Glad to help....let me know how it goes.

You can use automatic tranny fluid in place of the Crisco too. Just make sure that with both that you preheat the oil like I said.

It is a good idea to get your oven up to 400F before you start the hardening because with O1 you are better off to "snap" temper and do this by not letting the blade go much below 150F after hardening. This temp (150F) is still a little too hot to hold by hand.

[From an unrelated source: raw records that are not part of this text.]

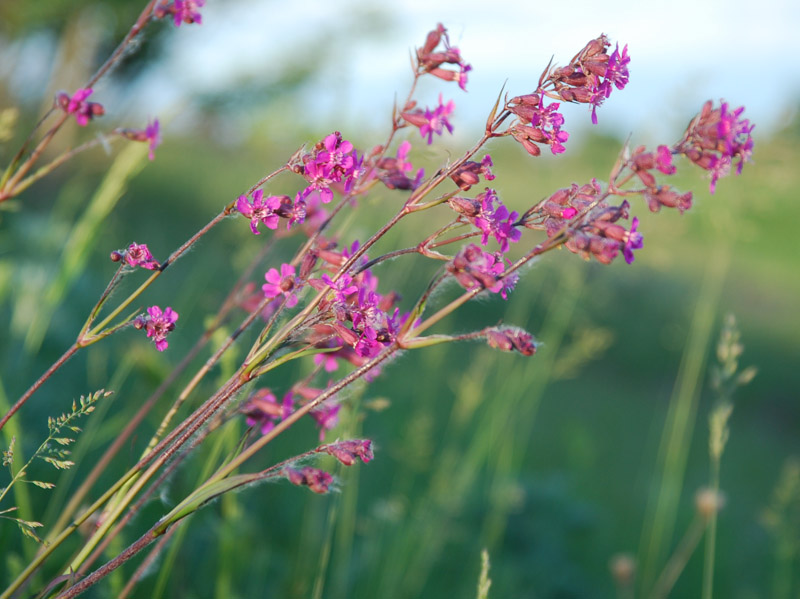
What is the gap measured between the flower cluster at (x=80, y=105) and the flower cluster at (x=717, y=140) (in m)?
0.59

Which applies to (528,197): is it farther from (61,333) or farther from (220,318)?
(220,318)

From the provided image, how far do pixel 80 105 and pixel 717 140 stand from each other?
631 mm

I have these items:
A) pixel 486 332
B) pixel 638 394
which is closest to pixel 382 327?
pixel 486 332

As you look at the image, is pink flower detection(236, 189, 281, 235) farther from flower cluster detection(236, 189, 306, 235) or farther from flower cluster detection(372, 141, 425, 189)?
flower cluster detection(372, 141, 425, 189)

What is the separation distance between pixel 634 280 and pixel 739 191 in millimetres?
4068

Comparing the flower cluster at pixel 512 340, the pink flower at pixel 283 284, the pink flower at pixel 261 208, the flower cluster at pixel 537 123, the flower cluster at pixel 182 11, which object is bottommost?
the flower cluster at pixel 512 340

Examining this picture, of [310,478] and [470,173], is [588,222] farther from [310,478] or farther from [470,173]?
[310,478]

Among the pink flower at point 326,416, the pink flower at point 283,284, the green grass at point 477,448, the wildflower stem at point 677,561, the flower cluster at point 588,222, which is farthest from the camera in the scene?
the wildflower stem at point 677,561

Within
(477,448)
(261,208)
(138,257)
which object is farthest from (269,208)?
(477,448)

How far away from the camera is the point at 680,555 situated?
6.98 feet

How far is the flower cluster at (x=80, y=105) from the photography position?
73cm

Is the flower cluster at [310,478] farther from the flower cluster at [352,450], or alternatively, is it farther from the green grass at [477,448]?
the green grass at [477,448]

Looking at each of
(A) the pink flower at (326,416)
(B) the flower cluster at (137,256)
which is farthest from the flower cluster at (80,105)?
(A) the pink flower at (326,416)

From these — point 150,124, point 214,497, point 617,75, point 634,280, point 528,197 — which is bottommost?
point 214,497
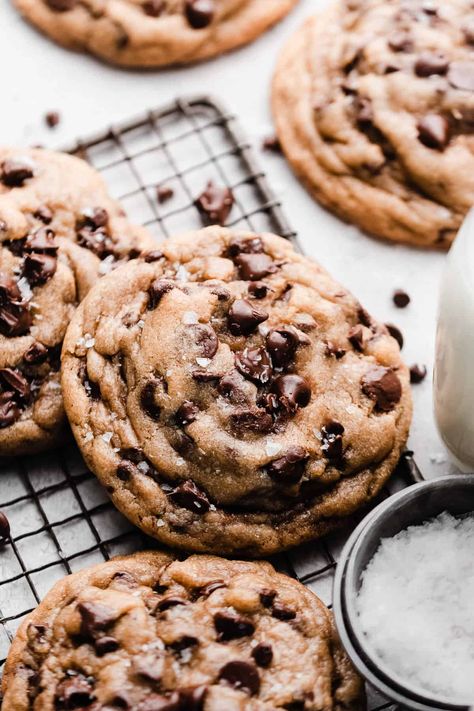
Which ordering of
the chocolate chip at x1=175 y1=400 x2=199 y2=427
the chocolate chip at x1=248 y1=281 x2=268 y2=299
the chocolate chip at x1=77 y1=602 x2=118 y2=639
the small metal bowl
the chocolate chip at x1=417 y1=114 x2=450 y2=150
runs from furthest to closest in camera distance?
the chocolate chip at x1=417 y1=114 x2=450 y2=150
the chocolate chip at x1=248 y1=281 x2=268 y2=299
the chocolate chip at x1=175 y1=400 x2=199 y2=427
the chocolate chip at x1=77 y1=602 x2=118 y2=639
the small metal bowl

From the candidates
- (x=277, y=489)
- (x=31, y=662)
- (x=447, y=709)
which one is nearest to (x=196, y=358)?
(x=277, y=489)

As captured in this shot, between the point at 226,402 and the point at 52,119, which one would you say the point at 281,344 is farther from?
the point at 52,119

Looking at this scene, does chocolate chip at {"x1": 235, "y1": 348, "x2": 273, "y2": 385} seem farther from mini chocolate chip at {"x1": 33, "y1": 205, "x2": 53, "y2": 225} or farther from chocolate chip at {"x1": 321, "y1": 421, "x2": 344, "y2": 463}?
mini chocolate chip at {"x1": 33, "y1": 205, "x2": 53, "y2": 225}

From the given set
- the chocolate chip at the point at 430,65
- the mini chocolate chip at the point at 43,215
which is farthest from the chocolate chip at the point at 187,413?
the chocolate chip at the point at 430,65

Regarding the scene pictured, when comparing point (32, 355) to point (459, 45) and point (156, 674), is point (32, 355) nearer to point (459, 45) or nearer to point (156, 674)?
point (156, 674)

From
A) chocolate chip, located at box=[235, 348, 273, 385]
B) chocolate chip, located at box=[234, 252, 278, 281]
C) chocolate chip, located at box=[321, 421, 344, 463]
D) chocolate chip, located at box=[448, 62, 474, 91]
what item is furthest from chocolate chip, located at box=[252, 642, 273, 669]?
chocolate chip, located at box=[448, 62, 474, 91]
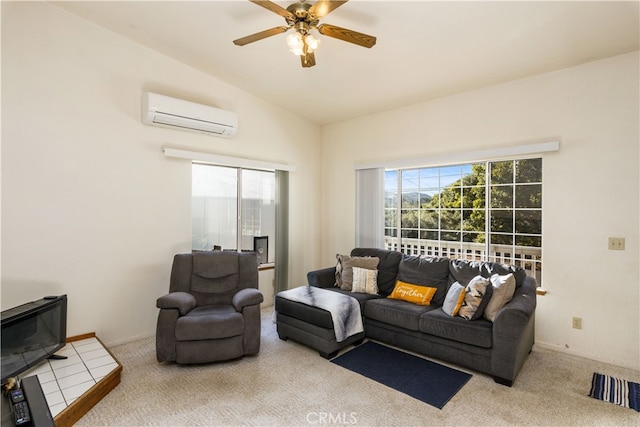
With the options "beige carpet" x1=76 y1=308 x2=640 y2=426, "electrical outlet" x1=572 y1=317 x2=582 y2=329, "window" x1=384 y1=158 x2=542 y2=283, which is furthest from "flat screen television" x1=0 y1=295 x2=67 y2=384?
"electrical outlet" x1=572 y1=317 x2=582 y2=329

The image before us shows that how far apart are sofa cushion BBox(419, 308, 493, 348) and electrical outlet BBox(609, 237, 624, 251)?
4.52 feet

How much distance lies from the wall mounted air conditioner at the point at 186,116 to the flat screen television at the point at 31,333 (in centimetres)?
182

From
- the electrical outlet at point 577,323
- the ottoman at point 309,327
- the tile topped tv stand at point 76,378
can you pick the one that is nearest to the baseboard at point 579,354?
the electrical outlet at point 577,323

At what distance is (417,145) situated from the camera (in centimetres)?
413

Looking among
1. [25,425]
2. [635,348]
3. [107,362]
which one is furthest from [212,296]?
[635,348]

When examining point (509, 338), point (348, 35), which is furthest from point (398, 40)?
point (509, 338)

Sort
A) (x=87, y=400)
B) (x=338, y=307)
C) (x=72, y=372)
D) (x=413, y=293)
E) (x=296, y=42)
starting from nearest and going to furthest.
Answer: (x=87, y=400) → (x=296, y=42) → (x=72, y=372) → (x=338, y=307) → (x=413, y=293)

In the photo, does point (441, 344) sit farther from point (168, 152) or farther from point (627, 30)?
point (168, 152)

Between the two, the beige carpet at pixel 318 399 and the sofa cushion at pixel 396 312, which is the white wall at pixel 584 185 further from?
the sofa cushion at pixel 396 312

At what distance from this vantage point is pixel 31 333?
2314 millimetres

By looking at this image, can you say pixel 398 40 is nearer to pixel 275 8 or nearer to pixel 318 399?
pixel 275 8

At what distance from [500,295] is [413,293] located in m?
0.83

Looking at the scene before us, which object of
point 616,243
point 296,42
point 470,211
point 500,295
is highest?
point 296,42

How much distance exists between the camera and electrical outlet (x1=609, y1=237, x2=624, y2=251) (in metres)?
2.85
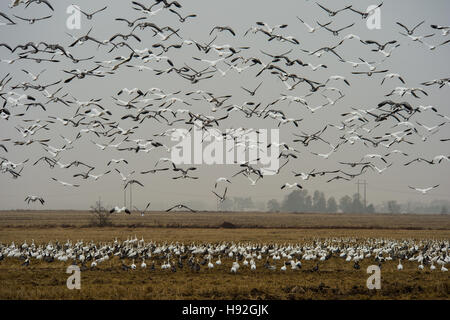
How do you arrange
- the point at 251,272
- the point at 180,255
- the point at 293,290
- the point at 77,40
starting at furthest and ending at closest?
1. the point at 180,255
2. the point at 251,272
3. the point at 77,40
4. the point at 293,290

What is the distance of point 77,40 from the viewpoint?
25.3 m

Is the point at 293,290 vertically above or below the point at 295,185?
below

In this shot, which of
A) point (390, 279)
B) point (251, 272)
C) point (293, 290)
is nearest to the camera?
point (293, 290)

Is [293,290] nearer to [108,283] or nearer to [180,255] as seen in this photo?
[108,283]

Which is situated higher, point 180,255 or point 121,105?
point 121,105

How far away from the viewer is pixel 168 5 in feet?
79.3

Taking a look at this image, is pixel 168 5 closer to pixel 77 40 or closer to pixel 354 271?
pixel 77 40
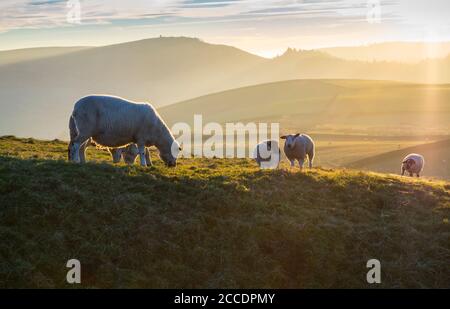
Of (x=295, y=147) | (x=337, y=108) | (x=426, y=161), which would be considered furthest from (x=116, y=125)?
(x=337, y=108)

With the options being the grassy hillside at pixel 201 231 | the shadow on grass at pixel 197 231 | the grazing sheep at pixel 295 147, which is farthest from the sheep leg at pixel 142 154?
the grazing sheep at pixel 295 147

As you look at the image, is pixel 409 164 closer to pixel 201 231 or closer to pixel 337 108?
pixel 201 231

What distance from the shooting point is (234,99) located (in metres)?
192

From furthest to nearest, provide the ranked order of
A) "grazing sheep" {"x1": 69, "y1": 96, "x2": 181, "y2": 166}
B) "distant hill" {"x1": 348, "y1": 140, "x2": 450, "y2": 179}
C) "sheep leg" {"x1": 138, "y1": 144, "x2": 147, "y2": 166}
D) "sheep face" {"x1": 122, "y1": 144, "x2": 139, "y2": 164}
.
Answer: "distant hill" {"x1": 348, "y1": 140, "x2": 450, "y2": 179} < "sheep face" {"x1": 122, "y1": 144, "x2": 139, "y2": 164} < "sheep leg" {"x1": 138, "y1": 144, "x2": 147, "y2": 166} < "grazing sheep" {"x1": 69, "y1": 96, "x2": 181, "y2": 166}

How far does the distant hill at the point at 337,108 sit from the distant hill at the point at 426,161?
3754cm

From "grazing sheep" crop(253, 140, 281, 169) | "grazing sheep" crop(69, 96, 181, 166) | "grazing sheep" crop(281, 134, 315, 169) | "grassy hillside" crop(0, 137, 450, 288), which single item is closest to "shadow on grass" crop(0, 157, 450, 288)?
"grassy hillside" crop(0, 137, 450, 288)

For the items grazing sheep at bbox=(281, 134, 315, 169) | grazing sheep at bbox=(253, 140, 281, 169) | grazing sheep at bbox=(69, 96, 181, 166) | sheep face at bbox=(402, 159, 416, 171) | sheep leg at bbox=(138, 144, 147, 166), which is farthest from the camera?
sheep face at bbox=(402, 159, 416, 171)

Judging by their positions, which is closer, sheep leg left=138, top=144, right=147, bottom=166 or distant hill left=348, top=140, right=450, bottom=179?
sheep leg left=138, top=144, right=147, bottom=166

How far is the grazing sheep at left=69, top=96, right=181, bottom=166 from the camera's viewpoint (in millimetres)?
19141

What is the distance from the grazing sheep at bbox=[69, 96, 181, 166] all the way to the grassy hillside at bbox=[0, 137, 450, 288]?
1840 millimetres

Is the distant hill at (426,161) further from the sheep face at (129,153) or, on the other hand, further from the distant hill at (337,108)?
the sheep face at (129,153)

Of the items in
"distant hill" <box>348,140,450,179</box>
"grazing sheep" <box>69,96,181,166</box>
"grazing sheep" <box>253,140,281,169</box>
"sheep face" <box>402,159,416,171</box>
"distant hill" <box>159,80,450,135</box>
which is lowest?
"distant hill" <box>348,140,450,179</box>

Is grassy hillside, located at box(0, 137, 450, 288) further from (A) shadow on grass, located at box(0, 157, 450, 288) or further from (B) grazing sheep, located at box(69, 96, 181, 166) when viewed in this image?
(B) grazing sheep, located at box(69, 96, 181, 166)

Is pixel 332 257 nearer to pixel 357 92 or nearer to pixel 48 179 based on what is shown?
pixel 48 179
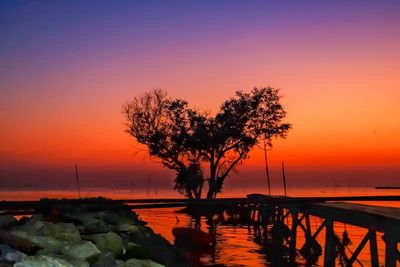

Also...I wanted to clarify that when u quench....go with the tip first and then "lever" the edge into the oil...but do it rather quickly but gently. Be prepared for a flame up too....so have something to cover your tank. Dont fully dunk the blade until the spine goes gray. Also, after a few seconds in the quench, kinda "saw" the blade forward and backwards in the oil....but not side to side.
 
That helps alot!! How much oil do I need? I was thinking of using a cake pan on my gas grill burner to get to 150 degrees. How deep do I need to be as far as the oil amount in the pan?
 
I don't know about using a shop vac as a blower old buddy. That's alot of air and it would tend to concentrate the heat on one side but I can't quite decide which side that would be if you see what I mean. Maybe a hair dryer set to blow cool air would work better and give you more precise control. If you have a welding/cutting torch setup that would work better in my opinion. And when you say 'coal' do you mean blacksmith coal or charcoal like for grilling? Big difference. I would definately do a dry run on some scrap steel (like XRAYED said) to see how it goes before trying the heat treat on that blade. Good luck and have fun.
 
I have charcoal. Dont have a torch set up I can use at home. Maybe I should send blade out to HT???
 
Nosiree Bob! Give her a try, but first do the dry run with the scrap piece. You might want to grind it into a rough likeness of your blade first to make it as realistic as possible. I wasn't trying to discourage you with my comments. I was just trying to help you with the basics of what you're working with and get you to thinking about your process. So don't give up before trying. Just think abuot what you're doing and go slow. I'll tell you the truth, I forge with coal and rarely do my heat treating in the smithy using coal. I learned how to heat treat with a torch rig using a rosebud tip and I get such good, repeatable results I've just stuck with it. I know I have the ability to heat treat using coal but I haven't figured out how to control the heat for consistent, reliable results yet. This is just part of your learning curve and I would take full advantage of it if I were you. Things you learn this way have a tendency to stick with you for a while. Besides, if you miss the heat treat using your equipment it's really not a big deal as long as you don't burn the steel. After giving it a try yourself, if you fail, then send it out for heat treat. That way, it's a win win situation all the way around and at least you gave it a shot. Have fun and I hope you nail that heat treat the first time!
 
Hey...my confidence is back up. I have a piece of scap. I have a tendance to just dive in and try it.......hell I am not much of a woodworker but managed to build an electric guitar out of cocabola, maple, and poplar, so who knows?? I will try the hairdryer instead of the shop vac. Maybe I can hold the shop vac back a ways to reduce the strength. If it fails I'll send it to bear.
 
Can I get a tip for a propane tank to heat with?
 
No. In my experience, propane won't get hot enough to bring the steel to non-magnetic for a proper quench. Mapp gas might but I've never tried it. But keep thinking dude. That's what helps you learn as you think through your process. Keep after it and sooner or later you'll find success.
 
damn....no easy way...I'll just have to sweat over the coals ;)
 
My first attempt at heat treating with household items went well considering.

I use one of the bayou classic burners. I think it's 100 thousand BTU. I stacked some fire bricks into a little house on top of the burner and cranked it up. It got 1095 up to an even non-magnetic heat. It took a little time but it worked.

Mark
 
I may send this first blade off and try it myself with a smaller one...... this one is 13" overall.